Qual a relevância disso tudo para o atual momento que vivemos? Acreditamos que a relevância resida no fato de que a disputa política atual se dê em torno da ética. Isto é, em torno da disputa pelo ethos a partir do qual nos relacionaremos com o mundo. Há muitas possibilidades, a maioria delas beligerante, que buscam na eliminação do outro ou na imposição de sua própria moral a solução dos conflitos e das divergências. O ethos que propomos aqui é o da errância, aquele que não busca solucionar os conflitos, mas vivenciá-los na sua máxima intensidade, esgotá-los. O paradoxo insolúvel dessa perspectiva, contudo, se dá no seu encontro com o fascismo e a intolerância.
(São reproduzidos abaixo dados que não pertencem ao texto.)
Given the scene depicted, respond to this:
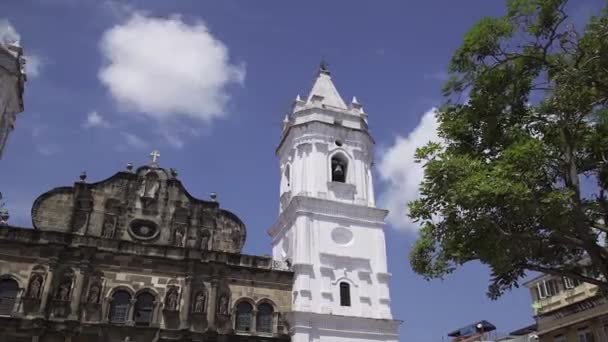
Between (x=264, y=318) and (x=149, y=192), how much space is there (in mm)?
7666

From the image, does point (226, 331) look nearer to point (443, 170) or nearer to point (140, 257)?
point (140, 257)

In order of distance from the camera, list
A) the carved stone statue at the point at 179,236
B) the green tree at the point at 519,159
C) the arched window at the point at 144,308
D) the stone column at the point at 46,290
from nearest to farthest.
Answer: the green tree at the point at 519,159 < the stone column at the point at 46,290 < the arched window at the point at 144,308 < the carved stone statue at the point at 179,236

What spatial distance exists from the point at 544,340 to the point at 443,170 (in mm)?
19904

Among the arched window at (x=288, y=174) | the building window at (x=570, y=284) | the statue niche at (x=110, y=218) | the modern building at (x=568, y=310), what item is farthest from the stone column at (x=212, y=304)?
the building window at (x=570, y=284)

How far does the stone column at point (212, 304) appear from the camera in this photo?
21906 millimetres

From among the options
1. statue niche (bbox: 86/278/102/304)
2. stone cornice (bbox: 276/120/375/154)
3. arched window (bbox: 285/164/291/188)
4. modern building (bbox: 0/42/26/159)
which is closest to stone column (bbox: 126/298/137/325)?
statue niche (bbox: 86/278/102/304)

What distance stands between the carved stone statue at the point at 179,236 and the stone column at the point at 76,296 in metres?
4.09

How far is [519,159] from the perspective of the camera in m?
10.3

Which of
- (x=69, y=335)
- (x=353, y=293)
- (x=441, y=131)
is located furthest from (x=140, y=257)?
→ (x=441, y=131)

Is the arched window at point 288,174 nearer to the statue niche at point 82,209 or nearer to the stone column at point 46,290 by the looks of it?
the statue niche at point 82,209

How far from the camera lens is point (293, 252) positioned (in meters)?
24.8

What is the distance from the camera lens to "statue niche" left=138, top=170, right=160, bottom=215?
24.3 metres

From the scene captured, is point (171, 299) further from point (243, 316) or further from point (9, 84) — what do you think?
point (9, 84)

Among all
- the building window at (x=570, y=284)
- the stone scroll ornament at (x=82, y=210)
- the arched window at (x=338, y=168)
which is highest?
the arched window at (x=338, y=168)
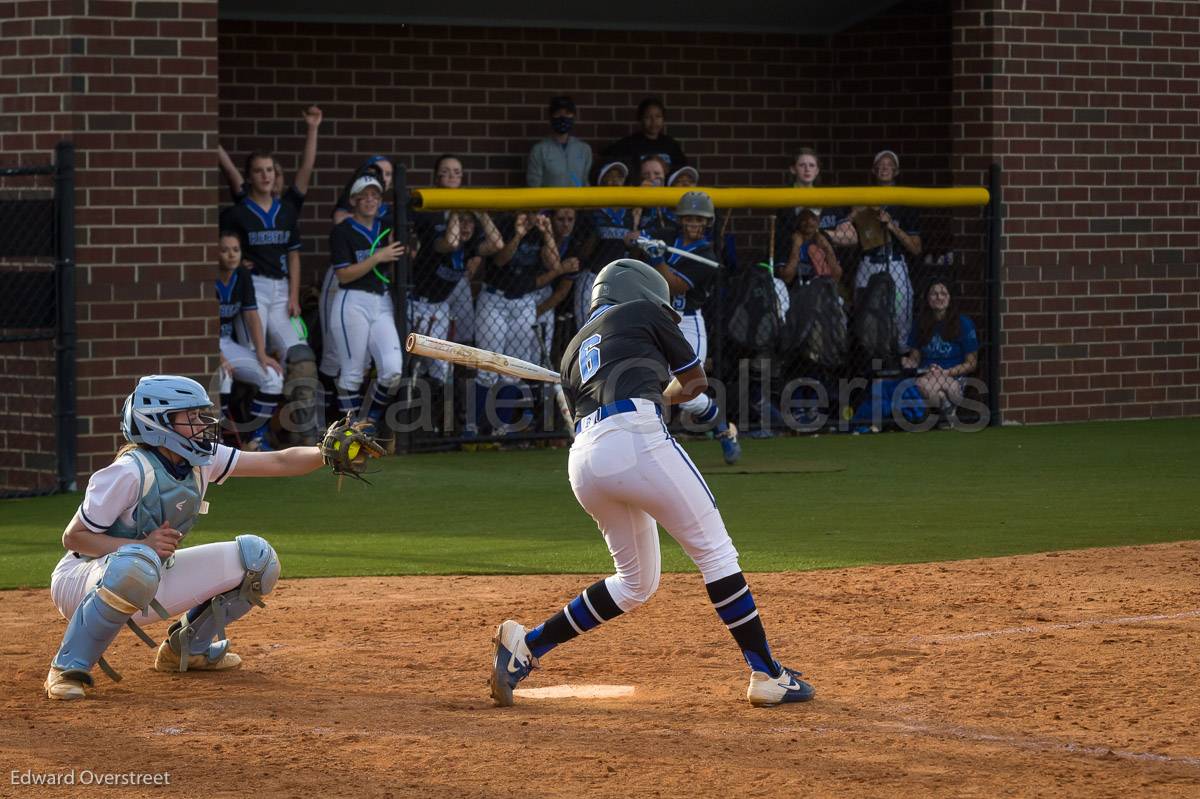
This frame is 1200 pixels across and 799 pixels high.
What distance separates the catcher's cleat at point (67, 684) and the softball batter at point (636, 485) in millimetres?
1523

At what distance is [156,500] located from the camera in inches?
250

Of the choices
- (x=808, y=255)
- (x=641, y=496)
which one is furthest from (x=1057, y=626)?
(x=808, y=255)

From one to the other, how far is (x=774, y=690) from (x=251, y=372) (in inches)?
294

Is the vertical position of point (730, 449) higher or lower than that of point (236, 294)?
lower

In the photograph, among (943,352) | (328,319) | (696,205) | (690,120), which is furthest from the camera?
(690,120)

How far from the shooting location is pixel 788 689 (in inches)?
236

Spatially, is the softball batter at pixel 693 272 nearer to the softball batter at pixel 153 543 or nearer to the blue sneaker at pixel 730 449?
the blue sneaker at pixel 730 449

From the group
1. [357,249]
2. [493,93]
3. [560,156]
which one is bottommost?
[357,249]

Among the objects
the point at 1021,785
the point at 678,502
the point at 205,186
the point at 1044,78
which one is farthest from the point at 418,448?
the point at 1021,785

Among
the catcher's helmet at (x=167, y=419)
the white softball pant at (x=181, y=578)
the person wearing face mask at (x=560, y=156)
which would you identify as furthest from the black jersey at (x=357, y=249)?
the catcher's helmet at (x=167, y=419)

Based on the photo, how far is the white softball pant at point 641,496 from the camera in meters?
5.88

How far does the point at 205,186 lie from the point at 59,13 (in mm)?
1524

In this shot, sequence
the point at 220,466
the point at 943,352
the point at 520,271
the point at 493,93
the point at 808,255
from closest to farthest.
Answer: the point at 220,466
the point at 520,271
the point at 808,255
the point at 943,352
the point at 493,93

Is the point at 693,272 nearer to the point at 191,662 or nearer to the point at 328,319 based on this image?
the point at 328,319
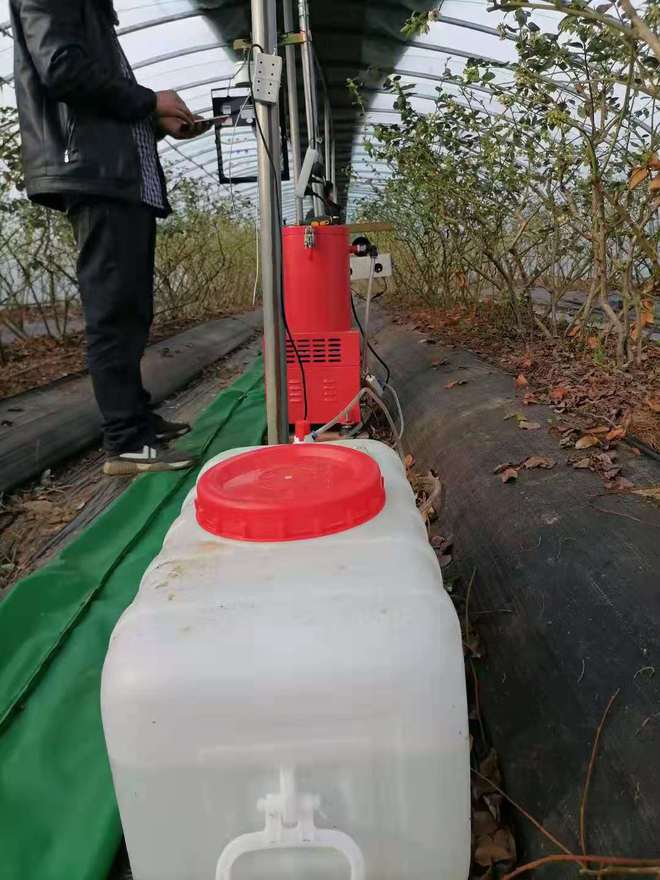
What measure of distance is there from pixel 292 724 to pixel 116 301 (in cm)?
178

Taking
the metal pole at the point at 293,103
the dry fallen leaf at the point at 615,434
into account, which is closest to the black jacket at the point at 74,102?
the metal pole at the point at 293,103

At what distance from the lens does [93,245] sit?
2.05 m

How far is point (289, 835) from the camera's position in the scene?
2.14ft

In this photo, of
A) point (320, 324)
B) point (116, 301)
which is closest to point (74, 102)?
point (116, 301)

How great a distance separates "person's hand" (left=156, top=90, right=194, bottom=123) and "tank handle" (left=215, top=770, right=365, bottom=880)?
2195mm

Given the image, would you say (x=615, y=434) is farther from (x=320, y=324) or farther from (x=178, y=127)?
(x=178, y=127)

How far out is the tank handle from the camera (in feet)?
2.10

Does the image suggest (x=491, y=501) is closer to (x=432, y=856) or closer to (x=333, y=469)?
(x=333, y=469)

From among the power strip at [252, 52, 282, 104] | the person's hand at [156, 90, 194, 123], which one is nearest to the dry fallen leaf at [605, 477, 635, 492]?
the power strip at [252, 52, 282, 104]

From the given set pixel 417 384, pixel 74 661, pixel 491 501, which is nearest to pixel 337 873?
pixel 74 661

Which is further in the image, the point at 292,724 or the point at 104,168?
the point at 104,168

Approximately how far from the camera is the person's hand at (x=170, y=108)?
2.16 meters

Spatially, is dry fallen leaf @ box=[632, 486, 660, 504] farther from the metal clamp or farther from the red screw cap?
the metal clamp

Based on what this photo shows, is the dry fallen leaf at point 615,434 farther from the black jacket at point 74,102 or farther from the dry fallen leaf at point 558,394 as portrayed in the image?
the black jacket at point 74,102
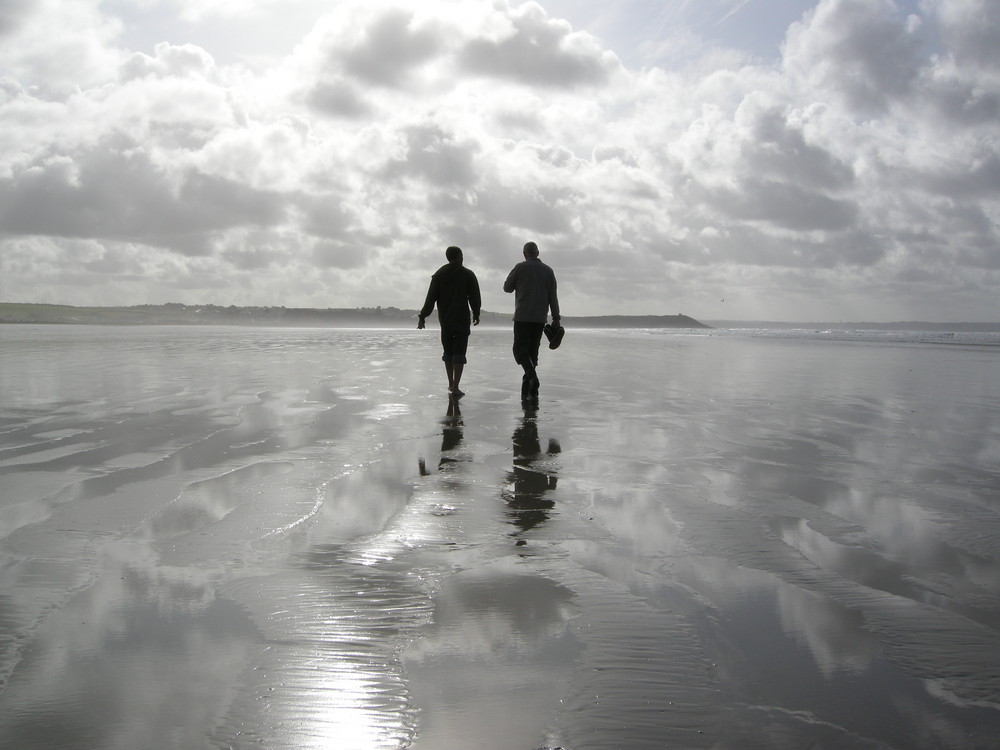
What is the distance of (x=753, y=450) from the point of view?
6051mm

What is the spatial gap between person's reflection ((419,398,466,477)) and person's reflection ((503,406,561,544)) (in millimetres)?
469

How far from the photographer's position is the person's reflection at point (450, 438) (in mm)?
5383

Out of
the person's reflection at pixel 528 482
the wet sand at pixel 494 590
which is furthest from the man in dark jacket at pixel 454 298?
the wet sand at pixel 494 590

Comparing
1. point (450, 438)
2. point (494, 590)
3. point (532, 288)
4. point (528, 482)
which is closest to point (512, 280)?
point (532, 288)

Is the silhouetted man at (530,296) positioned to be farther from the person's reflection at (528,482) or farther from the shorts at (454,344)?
the person's reflection at (528,482)

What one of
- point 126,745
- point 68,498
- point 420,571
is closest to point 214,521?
point 68,498

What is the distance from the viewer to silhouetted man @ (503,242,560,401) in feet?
32.4

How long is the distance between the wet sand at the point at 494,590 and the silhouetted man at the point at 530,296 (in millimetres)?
3257

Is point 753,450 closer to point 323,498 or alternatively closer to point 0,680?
point 323,498

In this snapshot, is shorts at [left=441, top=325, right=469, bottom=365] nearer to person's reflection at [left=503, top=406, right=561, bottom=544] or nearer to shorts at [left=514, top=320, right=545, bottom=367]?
shorts at [left=514, top=320, right=545, bottom=367]

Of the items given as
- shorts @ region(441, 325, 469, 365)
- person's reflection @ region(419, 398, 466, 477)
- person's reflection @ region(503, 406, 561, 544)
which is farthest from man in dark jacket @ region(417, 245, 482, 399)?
person's reflection @ region(503, 406, 561, 544)

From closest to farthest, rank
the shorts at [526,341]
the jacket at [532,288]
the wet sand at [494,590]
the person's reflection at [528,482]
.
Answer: the wet sand at [494,590]
the person's reflection at [528,482]
the shorts at [526,341]
the jacket at [532,288]

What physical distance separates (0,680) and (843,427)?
712 cm

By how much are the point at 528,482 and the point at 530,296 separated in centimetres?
547
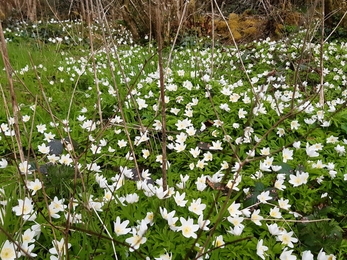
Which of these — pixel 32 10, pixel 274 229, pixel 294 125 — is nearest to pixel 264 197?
pixel 274 229

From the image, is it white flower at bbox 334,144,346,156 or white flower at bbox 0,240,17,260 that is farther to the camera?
white flower at bbox 334,144,346,156

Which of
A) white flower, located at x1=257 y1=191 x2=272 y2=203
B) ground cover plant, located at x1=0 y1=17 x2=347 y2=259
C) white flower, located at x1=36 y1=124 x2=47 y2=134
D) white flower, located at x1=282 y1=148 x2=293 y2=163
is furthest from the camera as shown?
white flower, located at x1=36 y1=124 x2=47 y2=134

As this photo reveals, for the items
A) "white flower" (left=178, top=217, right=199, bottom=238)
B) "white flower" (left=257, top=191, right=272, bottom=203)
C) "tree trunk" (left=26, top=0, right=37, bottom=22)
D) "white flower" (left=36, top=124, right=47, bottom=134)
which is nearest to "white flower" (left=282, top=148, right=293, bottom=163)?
"white flower" (left=257, top=191, right=272, bottom=203)

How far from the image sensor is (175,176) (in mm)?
2254

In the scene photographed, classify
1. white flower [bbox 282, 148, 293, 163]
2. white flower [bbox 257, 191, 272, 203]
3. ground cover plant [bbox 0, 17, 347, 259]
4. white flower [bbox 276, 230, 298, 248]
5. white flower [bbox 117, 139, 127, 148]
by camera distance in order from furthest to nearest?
white flower [bbox 117, 139, 127, 148] → white flower [bbox 282, 148, 293, 163] → white flower [bbox 257, 191, 272, 203] → white flower [bbox 276, 230, 298, 248] → ground cover plant [bbox 0, 17, 347, 259]

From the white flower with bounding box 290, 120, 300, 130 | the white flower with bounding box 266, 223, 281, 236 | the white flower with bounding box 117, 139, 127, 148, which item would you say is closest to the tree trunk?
the white flower with bounding box 117, 139, 127, 148

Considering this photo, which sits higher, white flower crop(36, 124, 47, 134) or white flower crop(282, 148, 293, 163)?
white flower crop(282, 148, 293, 163)

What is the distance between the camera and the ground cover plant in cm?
145

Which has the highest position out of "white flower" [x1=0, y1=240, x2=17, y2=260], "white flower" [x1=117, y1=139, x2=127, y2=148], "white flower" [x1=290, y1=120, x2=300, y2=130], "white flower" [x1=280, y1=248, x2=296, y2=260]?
"white flower" [x1=0, y1=240, x2=17, y2=260]

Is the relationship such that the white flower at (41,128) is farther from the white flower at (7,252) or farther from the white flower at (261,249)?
the white flower at (261,249)

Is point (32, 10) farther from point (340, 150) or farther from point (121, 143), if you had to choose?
point (340, 150)

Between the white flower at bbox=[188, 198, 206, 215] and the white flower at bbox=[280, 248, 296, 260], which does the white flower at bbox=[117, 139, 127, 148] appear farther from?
the white flower at bbox=[280, 248, 296, 260]

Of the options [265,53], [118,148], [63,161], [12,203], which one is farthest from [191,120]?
[265,53]

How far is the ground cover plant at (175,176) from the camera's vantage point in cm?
145
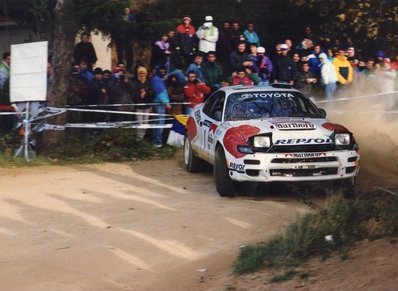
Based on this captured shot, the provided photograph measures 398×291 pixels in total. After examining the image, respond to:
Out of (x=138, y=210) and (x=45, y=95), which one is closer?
(x=138, y=210)

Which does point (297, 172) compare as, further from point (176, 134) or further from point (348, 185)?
point (176, 134)

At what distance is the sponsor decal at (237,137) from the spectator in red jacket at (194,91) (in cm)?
528

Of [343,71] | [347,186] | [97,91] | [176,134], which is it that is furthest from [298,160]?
[343,71]

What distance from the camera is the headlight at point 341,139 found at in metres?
11.2

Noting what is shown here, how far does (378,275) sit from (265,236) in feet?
9.44

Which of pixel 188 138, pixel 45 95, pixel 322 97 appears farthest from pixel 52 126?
pixel 322 97

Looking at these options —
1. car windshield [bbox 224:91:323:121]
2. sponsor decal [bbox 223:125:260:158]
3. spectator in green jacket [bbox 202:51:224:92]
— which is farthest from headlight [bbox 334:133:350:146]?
spectator in green jacket [bbox 202:51:224:92]

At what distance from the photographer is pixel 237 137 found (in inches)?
440

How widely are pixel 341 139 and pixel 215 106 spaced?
97.2 inches

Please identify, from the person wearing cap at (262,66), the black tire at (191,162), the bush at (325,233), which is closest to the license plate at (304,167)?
the bush at (325,233)

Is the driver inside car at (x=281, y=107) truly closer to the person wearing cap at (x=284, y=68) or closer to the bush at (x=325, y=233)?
the bush at (x=325, y=233)

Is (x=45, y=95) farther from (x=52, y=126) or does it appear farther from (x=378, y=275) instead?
(x=378, y=275)

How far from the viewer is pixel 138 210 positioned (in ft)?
35.1

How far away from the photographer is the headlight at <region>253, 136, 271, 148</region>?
35.9 ft
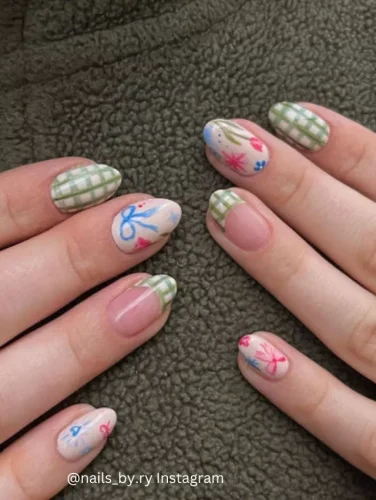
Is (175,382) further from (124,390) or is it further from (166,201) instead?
(166,201)

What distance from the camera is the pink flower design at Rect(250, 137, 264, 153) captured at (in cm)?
60

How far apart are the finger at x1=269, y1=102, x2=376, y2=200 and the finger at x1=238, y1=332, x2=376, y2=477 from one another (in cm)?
18

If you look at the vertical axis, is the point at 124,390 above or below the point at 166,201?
below

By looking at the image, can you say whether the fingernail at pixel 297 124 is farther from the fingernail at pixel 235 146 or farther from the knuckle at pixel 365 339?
→ the knuckle at pixel 365 339

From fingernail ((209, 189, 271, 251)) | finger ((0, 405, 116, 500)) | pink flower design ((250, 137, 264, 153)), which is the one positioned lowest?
finger ((0, 405, 116, 500))

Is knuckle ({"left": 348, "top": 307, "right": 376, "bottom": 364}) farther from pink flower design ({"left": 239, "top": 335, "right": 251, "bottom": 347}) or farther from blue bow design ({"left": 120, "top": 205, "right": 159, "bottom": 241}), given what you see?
blue bow design ({"left": 120, "top": 205, "right": 159, "bottom": 241})

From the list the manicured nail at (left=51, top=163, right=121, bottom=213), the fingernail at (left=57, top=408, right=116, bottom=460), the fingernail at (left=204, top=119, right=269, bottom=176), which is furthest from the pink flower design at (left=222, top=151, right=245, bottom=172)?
the fingernail at (left=57, top=408, right=116, bottom=460)

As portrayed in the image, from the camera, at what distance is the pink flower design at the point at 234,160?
0.60 meters

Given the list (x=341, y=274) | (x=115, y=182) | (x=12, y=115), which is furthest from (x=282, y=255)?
(x=12, y=115)

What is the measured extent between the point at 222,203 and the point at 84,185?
5.1 inches

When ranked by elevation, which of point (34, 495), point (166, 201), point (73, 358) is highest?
point (166, 201)

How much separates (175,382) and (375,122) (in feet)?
1.10

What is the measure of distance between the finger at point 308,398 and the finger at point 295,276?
36 millimetres

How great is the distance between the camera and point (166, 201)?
0.59 metres
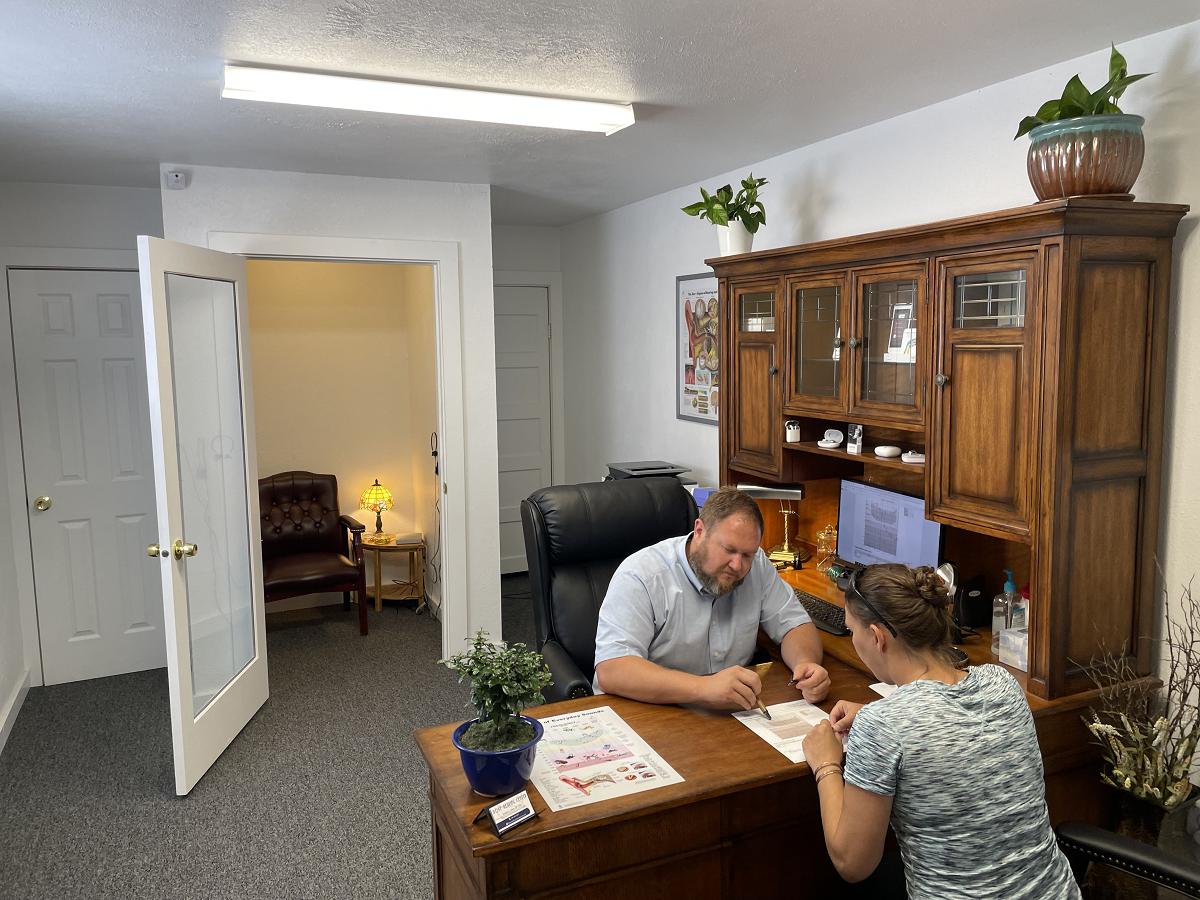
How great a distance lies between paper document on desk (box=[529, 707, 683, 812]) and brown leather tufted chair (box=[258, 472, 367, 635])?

Mas mesmo nesses casos, esta ética não almeja eliminar estes supostos inimigos, tão somente solapar sua pretensão de verdade, universalidade, eternidade e todos os outros traços ideológicos com os quais possam se revestir. Não há fascismo sem pretensão de verdade universal. Com isso, uma ética da errância não procura afirmar-se como “certa”, ao invés disso, apenas restituir a igualdade originária de todos os estilos possíveis de se viver, isto é, restituir aos viveres sua pluralidade e sua errância constitutivas. Entendemos assim que, o que estamos vivendo ultimamente é a ignorância de que o saber pouco sabe, de que o viver – diferentemente do navegar – não é preciso, mas errante. A Grande Mídia, como a maior difusora de verdades, é o grande sujeito fascista de hoje. É ela que, em grande parte, está destituindo da subjetividade sua potência, isto é, sua errância. Uma sociedade massificada, cada vez mais satisfeita de si e com menos dúvidas do que certezas é uma nação que sabe. E quem sabe não precisa refletir. Quem não reflete não precisa se espantar nem se expandir. Quem não se espanta não precisa ser modesto. Quem não é modesto pode impor sua moral. Quem impõe sua moral não é ético. Quem não é ético não pode ser político. Quem não é político é fascista. Quem é fascista mata ou deixa morrer. Se o amor e o viver deixam de ser os fundamentos primeiros da vida, que espaço restará à humanidade? NÓS não sabemos. Já não estamos entendendo nada.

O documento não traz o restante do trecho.